▸ Исходный текст:
=-=-=-=-=
Пожалуй, единственное, в чём согласны Ярвин и его старший коллега, так это в том, что «брамины» грубой силе предпочитают soft power. Фрэнсис объясняет это тем, что для эффективного функционирования космополитическое общество потребления требует либерализации норм и разрушения прескриптивных идентичностей, стоящих на пути свободного движения товаров и людей — «перманентной культурной революции», но с человеческим лицом. В таких условиях верх берут реформистски настроенные элиты с нестандартным мышлением: склонные к критике устоявшихся норм, но стыдящиеся применять насилие — ведь легитимность их господства основана на освобождении граждан от институтов принуждения, ассоциируемых с ещё недалёким прошлым. Несмотря на конфликты по поводу образа светлого будущего, у политического, экономического и культурного истеблишмента формируется общий интерес: защита и расширение менеджериальной инфраструктуры (симбиоза государственной бюрократии, крупного бизнеса и сети НПО) — наиболее эффективного инструмента для управления атомизированным постиндустриальным обществом и для дальнейшей его модификации. Но от кого защищаться-то?
Здесь проявляется прозорливость Сэма Фрэнсиса, которого не просто так турнули из респектабельного консервативного движения. Либеральные элиты боятся не тех, кто ностальгирует по «золотому веку» минимального государства, независимого предпринимательства и местного самоуправления, а тех, кто угрожает перехватить контроль над государством (от которого сегодня зависят и бедные, и богатые), усилить его и использовать для борьбы с либеральными патронами и их многообразными клиентами. Немудрено, что «правый» и «левый» мейнстрим старается делегитимизировать, дискредитировать либо запретить национал-популистские движения, представители которых могут быть носителями чуждого и опасного для них майндсета: охранительского, конфронтационного и бескомпромиссного. В теории, эти люди могут мобилизовать экономические и человеческие ресурсы для решения проблем вроде преступности и аномии, отчасти вызванных действиями либеральных элит. Но для этого мягкой силы будет недостаточно.
=-=-=-=-=
Перечисленное в наборе данных:
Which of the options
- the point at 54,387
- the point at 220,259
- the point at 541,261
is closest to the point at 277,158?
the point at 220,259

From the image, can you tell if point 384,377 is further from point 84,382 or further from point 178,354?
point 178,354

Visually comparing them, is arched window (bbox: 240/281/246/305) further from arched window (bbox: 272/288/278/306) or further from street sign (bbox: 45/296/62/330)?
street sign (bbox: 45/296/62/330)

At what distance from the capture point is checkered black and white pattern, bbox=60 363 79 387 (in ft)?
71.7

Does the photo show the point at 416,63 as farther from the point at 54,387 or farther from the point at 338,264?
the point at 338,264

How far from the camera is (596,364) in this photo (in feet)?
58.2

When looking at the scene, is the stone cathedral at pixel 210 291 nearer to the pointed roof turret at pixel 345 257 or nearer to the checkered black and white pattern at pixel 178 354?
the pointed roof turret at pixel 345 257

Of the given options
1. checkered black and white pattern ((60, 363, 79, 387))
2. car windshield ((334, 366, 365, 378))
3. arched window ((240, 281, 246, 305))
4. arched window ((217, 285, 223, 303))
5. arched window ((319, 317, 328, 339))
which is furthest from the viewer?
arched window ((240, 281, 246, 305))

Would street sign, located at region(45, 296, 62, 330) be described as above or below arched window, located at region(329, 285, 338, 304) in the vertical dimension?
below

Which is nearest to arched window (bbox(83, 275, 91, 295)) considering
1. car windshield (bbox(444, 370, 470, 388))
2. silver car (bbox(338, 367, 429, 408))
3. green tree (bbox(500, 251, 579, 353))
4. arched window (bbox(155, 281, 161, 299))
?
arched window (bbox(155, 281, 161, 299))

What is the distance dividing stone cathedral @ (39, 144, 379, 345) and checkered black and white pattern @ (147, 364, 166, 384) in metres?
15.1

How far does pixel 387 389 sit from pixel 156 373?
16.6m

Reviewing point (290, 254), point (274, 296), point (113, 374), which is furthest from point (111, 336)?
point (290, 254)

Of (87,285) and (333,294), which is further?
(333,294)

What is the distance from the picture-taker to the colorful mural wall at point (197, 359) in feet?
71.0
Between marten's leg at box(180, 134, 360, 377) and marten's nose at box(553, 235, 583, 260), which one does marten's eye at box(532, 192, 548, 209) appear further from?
=-=-=-=-=
▸ Выполните задания:
A. Ответьте на вопросы по исходному тексту:
(i) Что, по объяснению Фрэнсиса, требуется космополитическому обществу потребления для эффективного функционирования?
(ii) Симбиозом каких трёх составляющих названа менеджериальная инфраструктура?
(iii) Какими тремя словами охарактеризован майндсет представителей национал-популистских движений?
B. Выпишите из перечня все строки, в которых встречается слово «pattern».

▸ Ответы:
A.
(i) Либерализация норм и разрушение прескриптивных идентичностей, стоящих на пути свободного движения товаров и людей.
(ii) Государственной бюрократии, крупного бизнеса и сети НПО.
(iii) Охранительский, конфронтационный и бескомпромиссный.

B.
At what distance from the capture point is checkered black and white pattern, bbox=60 363 79 387 (in ft)?
When looking at the scene, is the stone cathedral at pixel 210 291 nearer to the pointed roof turret at pixel 345 257 or nearer to the checkered black and white pattern at pixel 178 354?
1. checkered black and white pattern ((60, 363, 79, 387))
What is the distance dividing stone cathedral @ (39, 144, 379, 345) and checkered black and white pattern @ (147, 364, 166, 384) in metres?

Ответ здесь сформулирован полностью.